• **ASSIGNMENT**
Exclude the pictures and transcribe the rest of the data below exactly.

• **COLLECTED DATA**
---
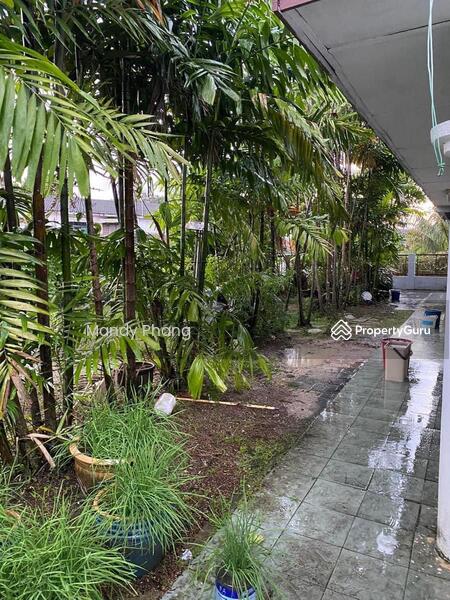 For Sale - Pengkalan / station 18 below market value double storey corner house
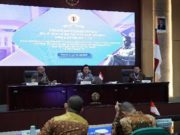Dosen Undira Lolos Program Pemantapan Nilai-Nilai Kebangsaan Lemhannas RI
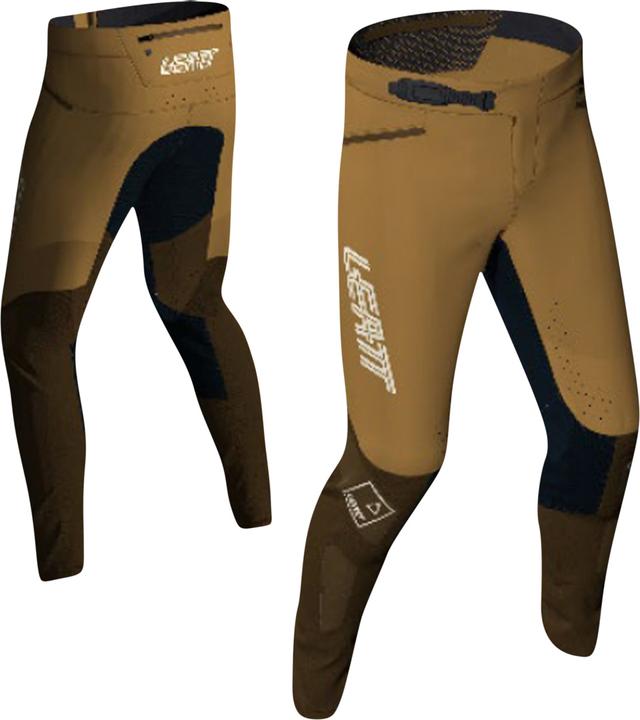 Actual product image Leatt MTB Gravity 4.0 Pant peanut L (L)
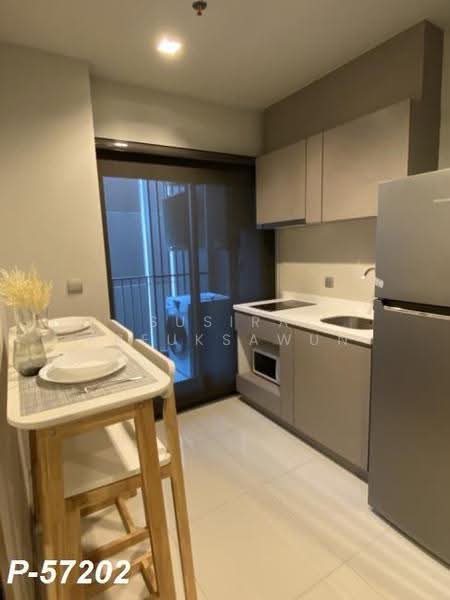 Life Asoke-Rama 9, Bangkok, 626 Asoke-Dindaeng Road, Makkasan, Ratchathewi, Bangkok, 1 Bedroom, 32 sqm, Condo For Rent, by Susira Prueksawun, 500631891 - DDproperty.com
---
• **WRITTEN REPLY**
 For Sale - Pengkalan / station 18 below market value double storey corner house
Dosen Undira Lolos Program Pemantapan Nilai-Nilai Kebangsaan Lemhannas RI
 Actual product image Leatt MTB Gravity 4.0 Pant peanut L (L)
 Life Asoke-Rama 9, Bangkok, 626 Asoke-Dindaeng Road, Makkasan, Ratchathewi, Bangkok, 1 Bedroom, 32 sqm, Condo For Rent, by Susira Prueksawun, 500631891 - DDproperty.com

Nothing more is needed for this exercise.